Open sourcing Spyglass - a flexible library for implementing mentions on Android

February 13, 2015

Today, I am excited to announce the first release of Spyglass, an open-source Android library from LinkedIn. Spyglass is a flexible library that provides customizable widgets in order to simplify the implementation of mentions in your apps. A mention is a tappable annotation in a text field that corresponds to the name of an individual or entity. It supports Android versions as far back as Gingerbread (API level 9).

Background

Spyglass originated out of a desire to better connect our members by allowing them to mention one another in updates, posts, shares, and comments. The original implementation of the library was built using Android’s MultiAutoCompleteTextView. Besides being a mouthful to say, this implementation fell short for us in a few key areas. Specifically, it limited how we could design the mentions experience. It forced us to use a Popup to display the list, and it severely restricted access to it by only exposing a few public helper methods to control it. Unfortunately, this made it both difficult to customize and hard to test. For our needs, it was much easier to build our own custom widgets on top of an EditText. Hence, Spyglass was born.

Spyglass in the current LinkedIn app

Architecture

Spyglass is divided into three, customizable layers: tokenization, suggestions, and mentions. Together, these layers form the core update lifecycle of a Spyglass-powered widget.

Tokenization

After the user types a character, Spyglass will use a tokenizer to determine which part of the inputted text it should be considering and whether it could be a valid mention. The default implementation requires that the user types at least three characters before generating and displaying suggestions. However, this behavior is completely customizable. By default, Spyglass provides a highly-configurable default implementation, the WordTokenizer, that allows you to tweak its behavior to specifically fit your needs. For more information about configuration options, see the WordTokenizer.Configuration class. If you need more customization, you may also create your own tokenizer via the Tokenizer interface.

Suggestions

Once the tokenizer has generated a valid token, Spyglass must now determine which suggestions to display based upon that token. To accomplish this, Spyglass will notify a listener within your app, indicating that your app should now gather new suggestions. Once your app has gathered any suggestions, it will add them to the widget. Note that suggestions can be added at any time from any data source and the same token may query multiple data sources. With suggestions in hand, Spyglass will then use SuggestionsListBuilder, a separate interface defined within your app, to determine the order of the suggestions and how they should be displayed.

Mentions

After a suggestion has been tapped, Spyglass will insert a new mention into the text box. As with the other two layers, the mentions layer offers a decent default implementation with easy customization. For example, you can easily tweak how your mentions appear (i.e. highlight and text colors) and change how they behave. One particularly useful feature is the ability to do multi-stage deletions. We use this extensively in the LinkedIn app to allow users to delete only the last name of a mentioned member.

UI Components

Spyglass includes two custom widgets. The first widget is the MentionsEditText, a subclass of EditText with enhanced functionality for tokenizing the user’s input and displaying mentions. Note that you must handle displaying the suggestions yourself (typically within a ListView, a GridView, or more recently, a RecyclerView). Alternatively, you may use our second custom view, the RichEditorView, which is built on top of the MentionsEditText and automatically displays suggestions in an embedded ListView.

Sample Usage

The following example demonstrates a simple Android activity using the RichEditorView to implement a basic mentions-enabled text box.

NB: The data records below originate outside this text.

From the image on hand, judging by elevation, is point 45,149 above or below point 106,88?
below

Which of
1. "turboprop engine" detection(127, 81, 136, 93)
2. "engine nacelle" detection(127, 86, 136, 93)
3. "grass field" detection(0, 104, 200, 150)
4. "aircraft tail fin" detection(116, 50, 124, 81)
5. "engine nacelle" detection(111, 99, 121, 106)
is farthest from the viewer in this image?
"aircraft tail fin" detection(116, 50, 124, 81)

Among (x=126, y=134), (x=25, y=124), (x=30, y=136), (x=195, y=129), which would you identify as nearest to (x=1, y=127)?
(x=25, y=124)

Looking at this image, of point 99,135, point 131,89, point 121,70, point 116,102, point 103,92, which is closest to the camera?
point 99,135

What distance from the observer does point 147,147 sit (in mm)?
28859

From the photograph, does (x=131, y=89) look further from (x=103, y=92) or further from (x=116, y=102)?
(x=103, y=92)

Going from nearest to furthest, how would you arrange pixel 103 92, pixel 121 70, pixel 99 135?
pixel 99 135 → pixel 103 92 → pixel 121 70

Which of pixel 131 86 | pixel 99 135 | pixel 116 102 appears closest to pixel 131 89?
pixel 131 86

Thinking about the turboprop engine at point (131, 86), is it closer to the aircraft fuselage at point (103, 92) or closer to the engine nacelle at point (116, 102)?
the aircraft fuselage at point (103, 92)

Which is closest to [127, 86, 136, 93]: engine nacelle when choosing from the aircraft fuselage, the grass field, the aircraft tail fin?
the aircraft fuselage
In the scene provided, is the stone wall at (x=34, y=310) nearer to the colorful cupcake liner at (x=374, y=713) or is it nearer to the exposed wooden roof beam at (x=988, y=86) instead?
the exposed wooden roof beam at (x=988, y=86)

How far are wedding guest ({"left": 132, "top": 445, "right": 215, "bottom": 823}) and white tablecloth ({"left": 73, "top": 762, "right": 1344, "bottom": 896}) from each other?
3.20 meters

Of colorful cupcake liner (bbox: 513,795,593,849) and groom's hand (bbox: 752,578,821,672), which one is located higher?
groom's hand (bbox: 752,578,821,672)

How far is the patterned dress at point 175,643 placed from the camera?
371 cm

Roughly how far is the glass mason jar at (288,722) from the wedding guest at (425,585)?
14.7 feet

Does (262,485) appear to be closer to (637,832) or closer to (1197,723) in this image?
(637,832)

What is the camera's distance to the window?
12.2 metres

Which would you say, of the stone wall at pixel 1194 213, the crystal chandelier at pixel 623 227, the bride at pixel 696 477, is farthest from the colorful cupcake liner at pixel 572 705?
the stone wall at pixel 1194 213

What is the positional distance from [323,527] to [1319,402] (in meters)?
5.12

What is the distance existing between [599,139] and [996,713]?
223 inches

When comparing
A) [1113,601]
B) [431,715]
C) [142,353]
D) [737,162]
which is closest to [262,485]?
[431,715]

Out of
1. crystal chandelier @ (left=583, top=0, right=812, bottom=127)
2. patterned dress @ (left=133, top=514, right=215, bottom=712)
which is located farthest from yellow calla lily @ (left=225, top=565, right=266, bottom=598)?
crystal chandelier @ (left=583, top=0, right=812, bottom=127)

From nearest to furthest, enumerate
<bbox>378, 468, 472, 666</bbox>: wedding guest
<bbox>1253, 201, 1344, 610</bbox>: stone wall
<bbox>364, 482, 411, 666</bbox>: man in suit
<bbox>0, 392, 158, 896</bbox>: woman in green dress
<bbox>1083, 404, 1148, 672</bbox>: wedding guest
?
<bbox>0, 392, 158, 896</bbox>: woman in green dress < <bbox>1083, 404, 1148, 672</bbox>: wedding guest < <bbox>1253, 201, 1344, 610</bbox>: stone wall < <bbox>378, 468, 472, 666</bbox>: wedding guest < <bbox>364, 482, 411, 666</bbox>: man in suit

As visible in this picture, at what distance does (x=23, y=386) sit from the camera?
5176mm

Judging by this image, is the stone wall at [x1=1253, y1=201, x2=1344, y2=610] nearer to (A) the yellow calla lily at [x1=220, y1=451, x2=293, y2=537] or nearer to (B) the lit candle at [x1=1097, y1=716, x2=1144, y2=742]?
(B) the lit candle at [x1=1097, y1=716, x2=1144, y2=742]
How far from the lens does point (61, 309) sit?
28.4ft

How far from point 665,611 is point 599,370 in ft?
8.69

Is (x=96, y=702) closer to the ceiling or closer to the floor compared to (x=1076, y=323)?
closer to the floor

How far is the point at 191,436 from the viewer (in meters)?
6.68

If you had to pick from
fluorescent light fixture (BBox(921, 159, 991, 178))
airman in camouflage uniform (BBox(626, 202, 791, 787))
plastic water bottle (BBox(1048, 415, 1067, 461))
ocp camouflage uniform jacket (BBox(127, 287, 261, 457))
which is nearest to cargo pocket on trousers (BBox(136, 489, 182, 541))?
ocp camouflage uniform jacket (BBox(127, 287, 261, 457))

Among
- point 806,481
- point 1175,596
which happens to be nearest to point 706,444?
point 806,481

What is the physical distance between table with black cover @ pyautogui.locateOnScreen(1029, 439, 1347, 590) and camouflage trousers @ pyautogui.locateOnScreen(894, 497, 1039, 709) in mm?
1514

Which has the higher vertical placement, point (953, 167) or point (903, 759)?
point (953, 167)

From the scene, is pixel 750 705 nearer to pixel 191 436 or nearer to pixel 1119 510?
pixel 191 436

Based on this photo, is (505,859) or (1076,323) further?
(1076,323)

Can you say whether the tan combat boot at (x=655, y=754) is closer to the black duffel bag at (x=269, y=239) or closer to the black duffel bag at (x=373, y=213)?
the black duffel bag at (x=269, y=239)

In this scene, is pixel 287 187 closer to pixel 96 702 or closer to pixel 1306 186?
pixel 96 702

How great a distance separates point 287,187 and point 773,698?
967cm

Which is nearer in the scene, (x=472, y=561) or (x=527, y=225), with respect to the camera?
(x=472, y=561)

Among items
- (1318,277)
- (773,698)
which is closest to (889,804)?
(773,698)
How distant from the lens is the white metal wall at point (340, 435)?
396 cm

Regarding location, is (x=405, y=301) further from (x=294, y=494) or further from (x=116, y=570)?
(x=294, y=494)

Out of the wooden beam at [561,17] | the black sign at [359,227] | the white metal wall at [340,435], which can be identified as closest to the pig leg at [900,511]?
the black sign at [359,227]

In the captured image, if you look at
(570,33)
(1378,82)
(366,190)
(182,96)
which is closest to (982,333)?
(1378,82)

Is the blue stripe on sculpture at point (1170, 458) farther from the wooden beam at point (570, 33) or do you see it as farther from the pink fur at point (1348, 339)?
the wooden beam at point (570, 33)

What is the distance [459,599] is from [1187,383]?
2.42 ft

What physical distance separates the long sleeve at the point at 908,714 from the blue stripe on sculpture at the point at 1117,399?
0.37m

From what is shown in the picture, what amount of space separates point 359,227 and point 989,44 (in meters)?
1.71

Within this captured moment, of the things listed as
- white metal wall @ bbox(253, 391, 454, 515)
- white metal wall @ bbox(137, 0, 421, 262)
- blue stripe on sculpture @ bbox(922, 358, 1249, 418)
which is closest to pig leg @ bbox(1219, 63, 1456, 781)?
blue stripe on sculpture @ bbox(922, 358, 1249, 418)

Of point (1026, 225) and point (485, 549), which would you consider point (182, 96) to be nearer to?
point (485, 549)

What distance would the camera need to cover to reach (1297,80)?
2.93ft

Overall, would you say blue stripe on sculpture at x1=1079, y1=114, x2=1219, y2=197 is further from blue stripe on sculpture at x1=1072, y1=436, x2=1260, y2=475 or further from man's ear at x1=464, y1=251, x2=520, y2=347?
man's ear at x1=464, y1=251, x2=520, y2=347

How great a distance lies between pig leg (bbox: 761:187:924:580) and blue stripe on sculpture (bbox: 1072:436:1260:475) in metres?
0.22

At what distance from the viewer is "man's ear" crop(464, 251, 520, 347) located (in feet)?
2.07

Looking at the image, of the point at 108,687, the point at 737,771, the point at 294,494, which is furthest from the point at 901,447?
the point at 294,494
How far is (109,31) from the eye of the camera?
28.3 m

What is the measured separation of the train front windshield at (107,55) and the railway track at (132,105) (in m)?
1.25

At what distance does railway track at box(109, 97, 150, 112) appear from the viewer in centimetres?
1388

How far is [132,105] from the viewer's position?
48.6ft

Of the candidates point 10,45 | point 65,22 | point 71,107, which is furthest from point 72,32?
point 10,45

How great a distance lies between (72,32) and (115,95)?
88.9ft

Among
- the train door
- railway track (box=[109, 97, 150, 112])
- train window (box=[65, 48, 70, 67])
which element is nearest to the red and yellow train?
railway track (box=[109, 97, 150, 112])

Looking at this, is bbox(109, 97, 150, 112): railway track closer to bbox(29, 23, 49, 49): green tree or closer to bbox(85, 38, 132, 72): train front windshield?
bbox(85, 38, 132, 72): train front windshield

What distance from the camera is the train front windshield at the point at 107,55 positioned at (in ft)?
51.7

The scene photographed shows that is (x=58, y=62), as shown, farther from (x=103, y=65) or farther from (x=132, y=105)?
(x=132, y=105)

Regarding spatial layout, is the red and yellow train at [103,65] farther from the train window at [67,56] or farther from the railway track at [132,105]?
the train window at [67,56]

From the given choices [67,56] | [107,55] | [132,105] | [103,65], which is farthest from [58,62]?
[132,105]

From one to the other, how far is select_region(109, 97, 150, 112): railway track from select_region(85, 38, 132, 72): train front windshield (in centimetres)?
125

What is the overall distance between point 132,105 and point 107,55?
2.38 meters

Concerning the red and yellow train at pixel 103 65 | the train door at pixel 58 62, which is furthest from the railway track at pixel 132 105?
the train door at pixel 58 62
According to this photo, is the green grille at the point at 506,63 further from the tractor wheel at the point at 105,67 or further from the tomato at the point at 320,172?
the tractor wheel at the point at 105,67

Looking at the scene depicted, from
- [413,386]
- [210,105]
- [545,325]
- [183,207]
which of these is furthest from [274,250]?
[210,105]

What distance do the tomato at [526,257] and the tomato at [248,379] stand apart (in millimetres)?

https://gist.github.com/nhibner/2082adbc995622b70dbc.js

Here is the corresponding layout file referenced in the above code.

https://gist.github.com/nhibner/ff2a25783c45d6a48fd7.js

Several more examples can be seen within our sample app here.

Testing

We use the Robolectric framework coupled with Mockito for our unit tests. You can run them via the gradle clean test command.

Looking Forward

Today represents the first public release of Spyglass. We hope that you will find it useful and we welcome any contributions (feature requests, bug reports, pull requests, etc.). With that in mind, this is just the tip of the iceberg. Stay tuned in the coming months for future open source contributions to mobile development from LinkedIn!

Acknowledgements

I’d like to thank Shoulong Li for his excellent contributions to the code and design of the library and Spandana Patolla for her thorough testing.